D’Athènes, Sennett passe à Rome, d’abord la Rome d’Hadrien et de la construction du Panthéon, puis la Rome de Constantin et de l’édification de la basilique du Latran – en montrant notamment comment changent les bains publics, tout d’amusements et de lascivité, lorsqu’ils sont fréquentés par les chrétiens – au Paris médiéval et révolutionnaire, au Londres de la fin du XXe siècle, et au New York d’aujourd’hui. Il consacre une longue étude à Venise, « ville aimant », qui, tout en protégeant sa puissance des ennemis politiques ou commerciaux, protège aussi son corps des atteintes de la corruption morale, des « infections » apportées par les marins, de la syphilis – jusqu’à se servir de ses canaux comme de douves, construire des ponts-levis, ériger des hauts murs pour isoler des communautés, et enfin utiliser les anciens quartiers de fonderie, le Ghetto Nuovo, pour, en 1515, y enfermer les « corps impurs » des juifs.

Les grandes découvertes scientifiques des XVIIe et XVIIIe siècles concernant la circulation sanguine (Wiliam Harvey), la fonction des ganglions (Thomas Willis), les tissus nerveux (Albrechtvon Hailer) ou le rôle « respiratoire » de la peau (Ernst Platner) vont bouleverser totalement les conceptions philosophiques ou religieuses du corps, et de ses rapports à l’âme.
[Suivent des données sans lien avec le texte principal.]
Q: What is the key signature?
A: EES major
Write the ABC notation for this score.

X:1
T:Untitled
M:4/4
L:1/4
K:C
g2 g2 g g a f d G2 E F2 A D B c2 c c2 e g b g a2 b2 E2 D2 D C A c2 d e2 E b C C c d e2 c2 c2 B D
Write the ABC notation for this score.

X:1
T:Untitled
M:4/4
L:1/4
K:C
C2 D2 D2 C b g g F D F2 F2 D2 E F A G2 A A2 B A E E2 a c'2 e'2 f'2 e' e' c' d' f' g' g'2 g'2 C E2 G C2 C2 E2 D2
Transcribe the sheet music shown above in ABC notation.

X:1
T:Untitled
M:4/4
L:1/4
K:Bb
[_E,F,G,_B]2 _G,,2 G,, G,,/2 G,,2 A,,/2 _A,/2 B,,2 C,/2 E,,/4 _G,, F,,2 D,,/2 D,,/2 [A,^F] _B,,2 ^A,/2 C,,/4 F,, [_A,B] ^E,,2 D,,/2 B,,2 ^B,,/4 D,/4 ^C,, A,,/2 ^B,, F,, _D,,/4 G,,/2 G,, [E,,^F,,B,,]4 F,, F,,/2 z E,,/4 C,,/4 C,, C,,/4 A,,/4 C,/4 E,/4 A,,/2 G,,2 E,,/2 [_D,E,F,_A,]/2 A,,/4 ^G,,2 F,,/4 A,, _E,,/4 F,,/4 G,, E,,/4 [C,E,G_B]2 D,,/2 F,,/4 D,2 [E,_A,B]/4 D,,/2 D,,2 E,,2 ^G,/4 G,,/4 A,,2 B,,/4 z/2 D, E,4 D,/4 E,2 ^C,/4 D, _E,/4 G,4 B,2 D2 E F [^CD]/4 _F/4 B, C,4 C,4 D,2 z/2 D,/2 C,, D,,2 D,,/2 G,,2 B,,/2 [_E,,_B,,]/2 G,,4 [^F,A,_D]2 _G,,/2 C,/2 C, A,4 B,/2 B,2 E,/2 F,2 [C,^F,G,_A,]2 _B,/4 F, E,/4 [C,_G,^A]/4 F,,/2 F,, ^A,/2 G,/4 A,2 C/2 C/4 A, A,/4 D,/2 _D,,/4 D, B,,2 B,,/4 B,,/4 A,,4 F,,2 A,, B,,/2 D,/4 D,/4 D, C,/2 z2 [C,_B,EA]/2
Cette nouvelle image du corps, avec sa pompe cardiaque qui reçoit des veines le sang et le renvoie dans les artères, avec son épiderme qui lui permet de respirer, lorsque les pores ne sont pas bouchés par la saleté, va introduire dans la modélisation des villes les transformations les plus radicales. Désormais, le tissu urbain doit être propre, les voies publiques débarrassées des fondrières remplies d’urine et d’excréments, les égouts situés sous la chaussée, parcs et jardins doivent servir de poumons, les grandes artères assurer la circulation et favoriser les mouvements fluides des foules… Mais la foule en mouvement, ce peut être dangereux, et des corps serrés les uns contre les autres, qui transpirent, conspirent aussi parfois… On imagine alors la « ville moderne » : lieu de passage où les corps ne feraient que se voir, se croiser, anonymes.